__Working data__:

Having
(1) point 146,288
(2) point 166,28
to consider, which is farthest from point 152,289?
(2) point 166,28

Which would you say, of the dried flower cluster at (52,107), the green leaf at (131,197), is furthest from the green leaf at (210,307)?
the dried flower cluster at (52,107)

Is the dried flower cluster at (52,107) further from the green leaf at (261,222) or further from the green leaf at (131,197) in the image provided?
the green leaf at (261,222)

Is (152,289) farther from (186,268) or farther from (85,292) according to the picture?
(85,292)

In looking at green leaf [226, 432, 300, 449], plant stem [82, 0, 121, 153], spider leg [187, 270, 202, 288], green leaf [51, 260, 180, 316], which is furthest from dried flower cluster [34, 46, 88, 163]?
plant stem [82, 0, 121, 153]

__Problem__: Copy out the records above word for word, from the line containing "In looking at" down to the end.

__Exercise output__:
In looking at green leaf [226, 432, 300, 449], plant stem [82, 0, 121, 153], spider leg [187, 270, 202, 288], green leaf [51, 260, 180, 316], which is furthest from dried flower cluster [34, 46, 88, 163]?
plant stem [82, 0, 121, 153]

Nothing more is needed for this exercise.